§ Objective
Recast every line of the records below as a Markdown table with two columns, "Row" for the row number and "Line" for the line itself. Leave out blank lines.

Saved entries

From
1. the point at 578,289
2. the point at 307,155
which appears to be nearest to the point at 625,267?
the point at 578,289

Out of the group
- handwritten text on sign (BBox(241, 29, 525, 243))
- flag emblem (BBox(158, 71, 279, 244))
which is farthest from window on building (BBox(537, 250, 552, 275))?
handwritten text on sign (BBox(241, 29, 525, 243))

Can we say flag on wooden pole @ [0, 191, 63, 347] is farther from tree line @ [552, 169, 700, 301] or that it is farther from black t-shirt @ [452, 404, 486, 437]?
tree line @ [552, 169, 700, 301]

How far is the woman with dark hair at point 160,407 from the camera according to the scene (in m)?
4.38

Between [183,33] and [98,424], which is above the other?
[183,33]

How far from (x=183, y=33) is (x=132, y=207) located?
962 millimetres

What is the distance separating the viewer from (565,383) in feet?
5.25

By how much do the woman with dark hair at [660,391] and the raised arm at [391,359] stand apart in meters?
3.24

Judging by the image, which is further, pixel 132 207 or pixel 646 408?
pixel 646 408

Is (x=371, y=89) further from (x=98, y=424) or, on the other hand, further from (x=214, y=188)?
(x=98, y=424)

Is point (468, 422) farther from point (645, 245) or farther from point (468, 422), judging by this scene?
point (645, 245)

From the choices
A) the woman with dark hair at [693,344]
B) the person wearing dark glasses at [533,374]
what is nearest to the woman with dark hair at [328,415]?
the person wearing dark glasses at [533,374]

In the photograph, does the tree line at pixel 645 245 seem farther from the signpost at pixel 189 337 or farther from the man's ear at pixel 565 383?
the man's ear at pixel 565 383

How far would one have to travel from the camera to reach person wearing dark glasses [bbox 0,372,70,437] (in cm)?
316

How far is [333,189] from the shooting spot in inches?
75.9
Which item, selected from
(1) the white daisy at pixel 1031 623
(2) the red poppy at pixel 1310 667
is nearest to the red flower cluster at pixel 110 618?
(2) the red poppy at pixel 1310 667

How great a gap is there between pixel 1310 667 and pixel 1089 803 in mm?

§ Task answer
| Row | Line |
|---|---|
| 1 | From |
| 2 | 1. the point at 578,289 |
| 3 | 2. the point at 307,155 |
| 4 | which appears to be nearest to the point at 625,267? |
| 5 | the point at 578,289 |
| 6 | Out of the group |
| 7 | - handwritten text on sign (BBox(241, 29, 525, 243)) |
| 8 | - flag emblem (BBox(158, 71, 279, 244)) |
| 9 | which is farthest from window on building (BBox(537, 250, 552, 275))? |
| 10 | handwritten text on sign (BBox(241, 29, 525, 243)) |
| 11 | Can we say flag on wooden pole @ [0, 191, 63, 347] is farther from tree line @ [552, 169, 700, 301] or that it is farther from black t-shirt @ [452, 404, 486, 437]? |
| 12 | tree line @ [552, 169, 700, 301] |
| 13 | How far is the woman with dark hair at point 160,407 from the camera according to the scene (in m)? |
| 14 | 4.38 |
| 15 | Between [183,33] and [98,424], which is above the other? |
| 16 | [183,33] |
| 17 | How far from (x=183, y=33) is (x=132, y=207) located? |
| 18 | 962 millimetres |
| 19 | What is the distance separating the viewer from (565,383) in feet? |
| 20 | 5.25 |
| 21 | By how much do the woman with dark hair at [660,391] and the raised arm at [391,359] stand apart in meters? |
| 22 | 3.24 |
| 23 | Judging by the image, which is further, pixel 132 207 or pixel 646 408? |
| 24 | pixel 646 408 |
| 25 | Is (x=371, y=89) further from (x=98, y=424) or, on the other hand, further from (x=214, y=188)? |
| 26 | (x=98, y=424) |
| 27 | Is point (468, 422) farther from point (645, 245) or farther from point (468, 422), judging by this scene? |
| 28 | point (645, 245) |
| 29 | From the choices |
| 30 | A) the woman with dark hair at [693,344] |
| 31 | B) the person wearing dark glasses at [533,374] |
| 32 | what is nearest to the woman with dark hair at [328,415]? |
| 33 | the person wearing dark glasses at [533,374] |
| 34 | In the photograph, does the tree line at pixel 645 245 seem farther from the signpost at pixel 189 337 or farther from the man's ear at pixel 565 383? |
| 35 | the man's ear at pixel 565 383 |
| 36 | How far would one have to travel from the camera to reach person wearing dark glasses [bbox 0,372,70,437] (in cm)? |
| 37 | 316 |
| 38 | How far is [333,189] from the shooting spot in inches? |
| 39 | 75.9 |
| 40 | Which item, selected from |
| 41 | (1) the white daisy at pixel 1031 623 |
| 42 | (2) the red poppy at pixel 1310 667 |
| 43 | is nearest to the red flower cluster at pixel 110 618? |
| 44 | (2) the red poppy at pixel 1310 667 |
| 45 | How great a gap is there between pixel 1310 667 and pixel 1089 803 in mm? |